Please render the lines from the one containing "Is point 296,104" through the one containing "(254,177), (13,66), (179,162), (134,17), (124,99)", inclusive, as a Markdown table with the columns Row and Line. Number each row and leave out blank lines.

* _Data extract_:
____________________

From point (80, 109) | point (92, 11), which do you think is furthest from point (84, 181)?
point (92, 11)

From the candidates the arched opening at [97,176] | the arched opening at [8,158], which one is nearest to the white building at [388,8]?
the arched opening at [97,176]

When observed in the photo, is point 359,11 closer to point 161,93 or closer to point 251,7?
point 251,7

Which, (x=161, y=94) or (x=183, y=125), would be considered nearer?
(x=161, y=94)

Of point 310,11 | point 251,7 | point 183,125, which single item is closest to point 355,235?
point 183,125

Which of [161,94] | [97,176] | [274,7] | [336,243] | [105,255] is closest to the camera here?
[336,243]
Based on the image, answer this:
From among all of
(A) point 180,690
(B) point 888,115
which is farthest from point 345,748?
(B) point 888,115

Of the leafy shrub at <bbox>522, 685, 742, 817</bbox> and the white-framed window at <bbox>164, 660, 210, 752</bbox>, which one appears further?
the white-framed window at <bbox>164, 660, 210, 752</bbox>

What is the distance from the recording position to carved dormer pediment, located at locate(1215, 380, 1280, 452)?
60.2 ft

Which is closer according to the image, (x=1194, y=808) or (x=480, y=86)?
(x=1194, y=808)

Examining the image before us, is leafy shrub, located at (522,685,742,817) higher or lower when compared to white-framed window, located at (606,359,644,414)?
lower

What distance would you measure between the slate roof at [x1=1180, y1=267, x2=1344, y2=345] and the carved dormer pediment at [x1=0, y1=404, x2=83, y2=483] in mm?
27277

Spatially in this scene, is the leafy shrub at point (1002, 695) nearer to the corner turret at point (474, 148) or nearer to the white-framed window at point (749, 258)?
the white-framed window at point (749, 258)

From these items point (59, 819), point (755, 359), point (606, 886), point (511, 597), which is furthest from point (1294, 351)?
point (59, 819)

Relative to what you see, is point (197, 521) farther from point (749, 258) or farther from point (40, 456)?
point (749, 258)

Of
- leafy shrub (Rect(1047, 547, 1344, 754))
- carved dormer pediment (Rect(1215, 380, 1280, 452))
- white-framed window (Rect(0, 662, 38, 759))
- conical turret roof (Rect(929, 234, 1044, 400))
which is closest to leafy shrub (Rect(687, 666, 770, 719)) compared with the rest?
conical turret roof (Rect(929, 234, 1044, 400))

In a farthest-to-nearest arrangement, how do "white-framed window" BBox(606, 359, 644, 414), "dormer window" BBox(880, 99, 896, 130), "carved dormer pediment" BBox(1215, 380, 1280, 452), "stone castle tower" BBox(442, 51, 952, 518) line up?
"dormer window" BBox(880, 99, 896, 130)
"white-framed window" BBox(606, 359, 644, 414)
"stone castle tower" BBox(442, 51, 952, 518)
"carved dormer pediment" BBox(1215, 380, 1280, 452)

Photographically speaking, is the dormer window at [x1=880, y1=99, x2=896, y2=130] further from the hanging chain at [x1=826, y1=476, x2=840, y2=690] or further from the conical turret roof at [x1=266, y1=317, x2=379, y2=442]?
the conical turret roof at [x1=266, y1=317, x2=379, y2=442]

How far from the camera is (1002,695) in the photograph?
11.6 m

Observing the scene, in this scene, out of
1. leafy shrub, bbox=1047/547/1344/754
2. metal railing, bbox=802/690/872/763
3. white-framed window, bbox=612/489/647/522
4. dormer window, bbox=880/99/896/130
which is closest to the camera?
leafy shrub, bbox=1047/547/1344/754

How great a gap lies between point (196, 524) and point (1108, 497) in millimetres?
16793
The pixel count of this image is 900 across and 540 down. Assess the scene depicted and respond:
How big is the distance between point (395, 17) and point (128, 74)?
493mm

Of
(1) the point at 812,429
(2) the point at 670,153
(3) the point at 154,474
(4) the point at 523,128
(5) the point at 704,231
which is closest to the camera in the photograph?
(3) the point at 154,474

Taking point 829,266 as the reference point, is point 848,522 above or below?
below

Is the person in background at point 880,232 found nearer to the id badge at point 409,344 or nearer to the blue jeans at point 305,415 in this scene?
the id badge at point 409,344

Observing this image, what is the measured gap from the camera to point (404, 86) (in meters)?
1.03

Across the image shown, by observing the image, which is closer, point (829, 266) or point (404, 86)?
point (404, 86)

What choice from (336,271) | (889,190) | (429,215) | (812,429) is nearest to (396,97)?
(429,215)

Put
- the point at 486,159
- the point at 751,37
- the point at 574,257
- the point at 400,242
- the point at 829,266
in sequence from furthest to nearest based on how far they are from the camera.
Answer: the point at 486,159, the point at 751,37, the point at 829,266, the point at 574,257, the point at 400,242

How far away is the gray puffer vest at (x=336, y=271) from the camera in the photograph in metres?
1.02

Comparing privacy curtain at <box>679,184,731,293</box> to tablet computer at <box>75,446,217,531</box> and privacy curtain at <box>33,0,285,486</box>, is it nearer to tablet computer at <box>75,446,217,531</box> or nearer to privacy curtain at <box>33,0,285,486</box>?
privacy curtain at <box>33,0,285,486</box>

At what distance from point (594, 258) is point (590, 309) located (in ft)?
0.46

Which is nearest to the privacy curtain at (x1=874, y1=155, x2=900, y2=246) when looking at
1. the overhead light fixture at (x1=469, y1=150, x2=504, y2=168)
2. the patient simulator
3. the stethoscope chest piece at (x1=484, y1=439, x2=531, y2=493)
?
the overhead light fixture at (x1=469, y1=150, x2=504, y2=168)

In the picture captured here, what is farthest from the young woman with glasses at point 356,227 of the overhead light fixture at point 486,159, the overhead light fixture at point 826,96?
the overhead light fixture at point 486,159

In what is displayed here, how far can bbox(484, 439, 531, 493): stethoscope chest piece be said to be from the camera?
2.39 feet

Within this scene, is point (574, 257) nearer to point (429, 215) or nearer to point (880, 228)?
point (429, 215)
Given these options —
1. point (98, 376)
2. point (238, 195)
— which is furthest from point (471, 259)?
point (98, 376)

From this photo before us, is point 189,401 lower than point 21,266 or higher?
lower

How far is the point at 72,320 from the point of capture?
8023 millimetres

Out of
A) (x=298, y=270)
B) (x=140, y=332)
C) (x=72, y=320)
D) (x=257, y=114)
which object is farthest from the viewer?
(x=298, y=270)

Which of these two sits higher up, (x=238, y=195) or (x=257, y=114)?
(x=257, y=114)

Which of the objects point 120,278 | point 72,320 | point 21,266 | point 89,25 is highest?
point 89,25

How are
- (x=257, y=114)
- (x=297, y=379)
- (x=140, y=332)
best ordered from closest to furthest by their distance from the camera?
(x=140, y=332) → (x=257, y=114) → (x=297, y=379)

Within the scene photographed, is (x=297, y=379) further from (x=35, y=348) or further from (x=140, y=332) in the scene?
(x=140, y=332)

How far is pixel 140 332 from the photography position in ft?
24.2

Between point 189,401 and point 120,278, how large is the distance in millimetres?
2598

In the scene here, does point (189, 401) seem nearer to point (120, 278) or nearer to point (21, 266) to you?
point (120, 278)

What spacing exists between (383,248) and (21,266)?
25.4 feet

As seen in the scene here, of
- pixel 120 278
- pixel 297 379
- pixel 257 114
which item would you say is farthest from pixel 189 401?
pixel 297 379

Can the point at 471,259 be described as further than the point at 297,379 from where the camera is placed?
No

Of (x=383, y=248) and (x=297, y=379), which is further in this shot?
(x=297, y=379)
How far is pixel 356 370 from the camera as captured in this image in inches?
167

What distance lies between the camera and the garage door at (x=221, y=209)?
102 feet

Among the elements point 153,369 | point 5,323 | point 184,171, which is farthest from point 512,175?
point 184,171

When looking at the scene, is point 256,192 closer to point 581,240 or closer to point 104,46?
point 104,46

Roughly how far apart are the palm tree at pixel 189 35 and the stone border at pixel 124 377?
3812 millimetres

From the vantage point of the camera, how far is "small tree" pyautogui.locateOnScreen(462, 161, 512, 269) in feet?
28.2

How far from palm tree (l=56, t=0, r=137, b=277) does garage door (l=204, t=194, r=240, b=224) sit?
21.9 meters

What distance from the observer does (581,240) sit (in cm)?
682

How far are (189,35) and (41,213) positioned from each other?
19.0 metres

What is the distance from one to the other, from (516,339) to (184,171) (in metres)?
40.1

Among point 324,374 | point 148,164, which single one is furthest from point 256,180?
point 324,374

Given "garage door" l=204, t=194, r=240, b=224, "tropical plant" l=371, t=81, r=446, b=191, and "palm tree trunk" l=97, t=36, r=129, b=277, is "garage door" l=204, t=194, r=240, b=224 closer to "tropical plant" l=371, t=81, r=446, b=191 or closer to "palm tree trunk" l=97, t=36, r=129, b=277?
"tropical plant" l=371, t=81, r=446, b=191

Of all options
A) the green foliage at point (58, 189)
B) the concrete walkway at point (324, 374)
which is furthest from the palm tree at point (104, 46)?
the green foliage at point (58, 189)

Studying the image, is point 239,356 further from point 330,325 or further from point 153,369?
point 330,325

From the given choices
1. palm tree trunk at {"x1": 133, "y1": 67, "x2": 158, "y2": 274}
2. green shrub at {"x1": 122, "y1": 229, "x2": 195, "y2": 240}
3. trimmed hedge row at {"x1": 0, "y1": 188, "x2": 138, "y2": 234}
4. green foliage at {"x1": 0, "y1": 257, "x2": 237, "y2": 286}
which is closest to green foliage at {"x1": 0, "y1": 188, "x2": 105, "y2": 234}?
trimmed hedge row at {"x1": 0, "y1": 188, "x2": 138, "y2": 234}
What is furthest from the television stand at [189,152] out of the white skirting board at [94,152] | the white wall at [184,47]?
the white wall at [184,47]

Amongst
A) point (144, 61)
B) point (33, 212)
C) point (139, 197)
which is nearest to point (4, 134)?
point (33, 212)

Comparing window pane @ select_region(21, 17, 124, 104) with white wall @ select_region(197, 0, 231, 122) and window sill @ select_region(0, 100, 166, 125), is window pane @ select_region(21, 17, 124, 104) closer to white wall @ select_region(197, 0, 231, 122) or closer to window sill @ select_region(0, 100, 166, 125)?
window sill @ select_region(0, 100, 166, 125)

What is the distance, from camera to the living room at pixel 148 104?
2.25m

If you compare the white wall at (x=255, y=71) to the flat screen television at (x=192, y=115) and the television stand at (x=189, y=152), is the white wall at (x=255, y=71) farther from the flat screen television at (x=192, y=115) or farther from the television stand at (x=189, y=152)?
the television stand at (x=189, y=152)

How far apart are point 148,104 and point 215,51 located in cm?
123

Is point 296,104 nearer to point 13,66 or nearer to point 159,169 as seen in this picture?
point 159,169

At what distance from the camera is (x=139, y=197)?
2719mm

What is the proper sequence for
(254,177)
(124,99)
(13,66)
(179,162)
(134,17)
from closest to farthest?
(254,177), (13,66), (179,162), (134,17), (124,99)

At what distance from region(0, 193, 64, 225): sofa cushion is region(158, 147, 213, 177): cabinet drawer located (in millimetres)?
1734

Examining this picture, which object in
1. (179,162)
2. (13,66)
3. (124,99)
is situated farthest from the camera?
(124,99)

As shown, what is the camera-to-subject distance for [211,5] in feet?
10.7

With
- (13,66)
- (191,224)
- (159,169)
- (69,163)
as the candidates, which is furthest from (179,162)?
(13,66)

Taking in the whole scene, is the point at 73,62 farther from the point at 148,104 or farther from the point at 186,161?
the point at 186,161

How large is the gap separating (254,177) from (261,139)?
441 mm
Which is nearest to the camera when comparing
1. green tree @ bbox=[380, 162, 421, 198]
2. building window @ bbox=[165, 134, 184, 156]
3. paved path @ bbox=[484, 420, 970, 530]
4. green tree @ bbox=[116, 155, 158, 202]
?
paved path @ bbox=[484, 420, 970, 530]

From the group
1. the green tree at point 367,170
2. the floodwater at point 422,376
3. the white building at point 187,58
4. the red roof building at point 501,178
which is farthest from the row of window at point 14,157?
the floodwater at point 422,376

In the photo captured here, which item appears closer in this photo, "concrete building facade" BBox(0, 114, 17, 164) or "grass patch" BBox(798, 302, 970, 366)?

____________________

* _Exercise response_:
| Row | Line |
|---|---|
| 1 | Is point 296,104 nearer to point 13,66 or nearer to point 159,169 as seen in this picture? |
| 2 | point 159,169 |
| 3 | At what distance from the camera is (x=139, y=197)? |
| 4 | 2719mm |
| 5 | What is the proper sequence for |
| 6 | (254,177) |
| 7 | (124,99) |
| 8 | (13,66) |
| 9 | (179,162) |
| 10 | (134,17) |
| 11 | from closest to farthest? |
| 12 | (254,177), (13,66), (179,162), (134,17), (124,99) |